I have known some people who work with the actual homeless and ‘street people’. According to these workers, the actual lives of the actual people they work with are a daily horror show of tragedy, mishap, discomfort, mental and physical illness, and exhaustion.
The set of those who are homeless street people and those who beg are two sets of people; there is an intersection set, but they are not a union set. I assume the OP’s question is about the beg set that aren’t also in the homeless set?
I have no idea about the relative size of each set, other than some general observations you will hear regularly - “That panhandler is dressed better than I am!” (Despite the whole point being to look down-and-out); or people panhandling far from the regular haunts of street people. Maybe the take is better in the affluent suburbs, but it’s at least an hour and a half walk to get there; and then back again.
Decades ago, I remember being panhandled in the terminal while waiting for the greyhound bus. The old “I haven’t eaten” routine. I told the guy (maybe 20yo) I wouldn’t give him money, but I’d buy him food. When I returned with a sandwich I’d bought, he was nowhere to be seen - so I ate it.
Yeah, the deceit is probably what gets people’s goats the most. Similar to the story above about the couple in Chicago that made a decent living with a gas can, there was a couple of folks who would shuffle a mid-80s Buick back and forth between two gas stations at Mockingbird and I-35 all day long. I was working a job where I was delivering A/V equipment, had to stop at these two gas stations in the work van a couple of times a day, and passed through this intersection several times on my way to and from the shop. So, I’d noticed them.

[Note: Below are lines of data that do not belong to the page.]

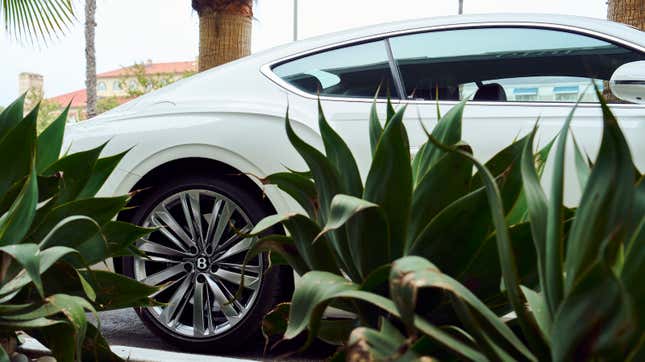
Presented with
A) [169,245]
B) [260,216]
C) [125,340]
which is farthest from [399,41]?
[125,340]

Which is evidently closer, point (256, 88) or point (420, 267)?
point (420, 267)

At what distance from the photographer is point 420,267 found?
104 centimetres

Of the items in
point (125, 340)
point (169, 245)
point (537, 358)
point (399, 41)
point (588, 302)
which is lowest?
point (125, 340)

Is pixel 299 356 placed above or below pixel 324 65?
below

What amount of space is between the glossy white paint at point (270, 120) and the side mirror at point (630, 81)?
15cm

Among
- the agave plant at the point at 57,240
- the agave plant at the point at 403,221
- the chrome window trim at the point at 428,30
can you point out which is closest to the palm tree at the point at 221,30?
the chrome window trim at the point at 428,30

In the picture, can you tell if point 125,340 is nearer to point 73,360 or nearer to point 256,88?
point 256,88

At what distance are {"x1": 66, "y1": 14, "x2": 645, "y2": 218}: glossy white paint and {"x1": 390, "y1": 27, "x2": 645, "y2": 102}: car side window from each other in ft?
0.21

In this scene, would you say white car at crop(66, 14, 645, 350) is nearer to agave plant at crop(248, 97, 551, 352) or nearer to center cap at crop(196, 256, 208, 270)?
center cap at crop(196, 256, 208, 270)

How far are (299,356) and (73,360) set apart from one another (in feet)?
7.39

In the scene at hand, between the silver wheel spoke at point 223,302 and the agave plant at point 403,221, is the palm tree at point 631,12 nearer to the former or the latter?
the silver wheel spoke at point 223,302

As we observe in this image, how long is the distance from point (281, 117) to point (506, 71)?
127cm

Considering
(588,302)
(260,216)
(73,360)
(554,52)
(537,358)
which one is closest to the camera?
(588,302)

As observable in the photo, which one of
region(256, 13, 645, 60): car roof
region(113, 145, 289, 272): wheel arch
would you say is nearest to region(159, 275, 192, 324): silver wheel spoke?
region(113, 145, 289, 272): wheel arch
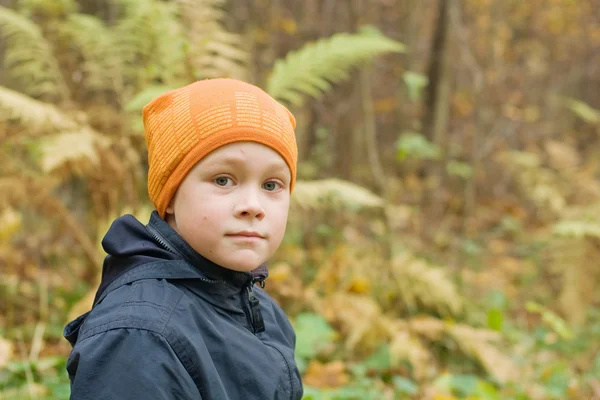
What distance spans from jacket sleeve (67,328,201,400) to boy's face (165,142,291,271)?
0.29m

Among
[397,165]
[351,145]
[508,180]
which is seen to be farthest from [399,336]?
[508,180]

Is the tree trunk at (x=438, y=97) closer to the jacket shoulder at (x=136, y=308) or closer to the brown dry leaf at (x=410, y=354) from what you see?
the brown dry leaf at (x=410, y=354)

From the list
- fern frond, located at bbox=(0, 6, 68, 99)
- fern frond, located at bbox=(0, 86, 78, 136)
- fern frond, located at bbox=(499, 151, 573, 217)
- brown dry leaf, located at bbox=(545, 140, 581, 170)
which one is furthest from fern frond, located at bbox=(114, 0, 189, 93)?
brown dry leaf, located at bbox=(545, 140, 581, 170)

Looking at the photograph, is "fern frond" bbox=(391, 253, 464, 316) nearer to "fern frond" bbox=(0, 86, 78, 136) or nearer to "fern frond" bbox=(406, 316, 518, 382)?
"fern frond" bbox=(406, 316, 518, 382)

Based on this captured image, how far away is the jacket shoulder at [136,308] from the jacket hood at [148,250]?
0.30 ft

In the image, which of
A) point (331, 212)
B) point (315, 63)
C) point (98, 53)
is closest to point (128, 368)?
point (315, 63)

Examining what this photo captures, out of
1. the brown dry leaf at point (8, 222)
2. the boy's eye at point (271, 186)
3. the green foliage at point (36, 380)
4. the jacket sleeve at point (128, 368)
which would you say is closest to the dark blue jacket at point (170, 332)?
the jacket sleeve at point (128, 368)

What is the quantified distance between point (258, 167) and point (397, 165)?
21.8ft

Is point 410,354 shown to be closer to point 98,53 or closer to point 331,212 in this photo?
point 331,212

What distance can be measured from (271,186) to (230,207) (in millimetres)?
177

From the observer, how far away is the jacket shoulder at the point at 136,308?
1.45 meters

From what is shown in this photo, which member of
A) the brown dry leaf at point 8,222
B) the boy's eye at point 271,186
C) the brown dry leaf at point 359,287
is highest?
the boy's eye at point 271,186

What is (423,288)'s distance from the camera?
4672 mm

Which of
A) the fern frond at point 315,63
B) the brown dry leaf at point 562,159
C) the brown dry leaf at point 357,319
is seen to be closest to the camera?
the fern frond at point 315,63
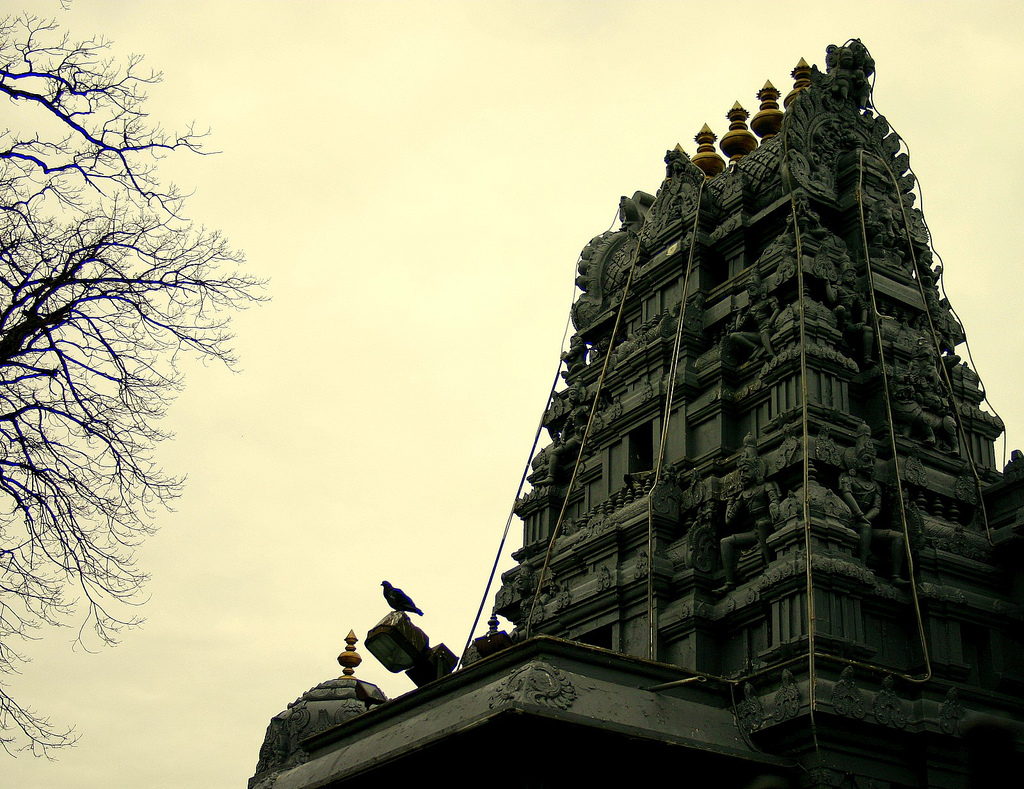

When I was going home for the evening, I stopped at one of those stations in my own truck to get gas. They approached me, and started to tell me a story about how they needed gas money. I told them I’d seen their Buick moving back and forth between the gas stations all day long, so I wasn’t convinced. They didn’t argue about it.
On the other hand, I have given money simply because even if the story I was handed was bullshit - it was a good story, and well worth a couple of bucks.
We had a brief flap a few months ago about these folks. They are people who play electrically amplified violins, but the amplifier plays a prerecorded track, not what the violinist is doing with the strings.
I’ve seen reports from other areas; apparently it’s a nationwide thing.
I think it’s intended to emphasize “see, I’m a hard worker, I’ve mastered this difficult thing; I’ve fallen on hard times, but I’m here to give you some value for the money you give me.” Which, of course, makes many (including the writer of the link above) even more enraged when they find out it’s an instance of deception.
I always learn something new on the Dope. Never heard of fake violinists! I’m definitely familiar with traditional buskers and I don’t have a problem with them unless you’re a captive audience. That means NOT an underground train station waiting area with low ceilings.
EDIT: I was referring to the buskers in Chicago for the red and blue lines which are partially subways. I have no problem with London buskers in the train stations but not performing on the waiting platform.
One of our favorite things to do in New Orleans is to roam the streets listening to buskers. Pay what we feel each one is worth. All with drink in hand.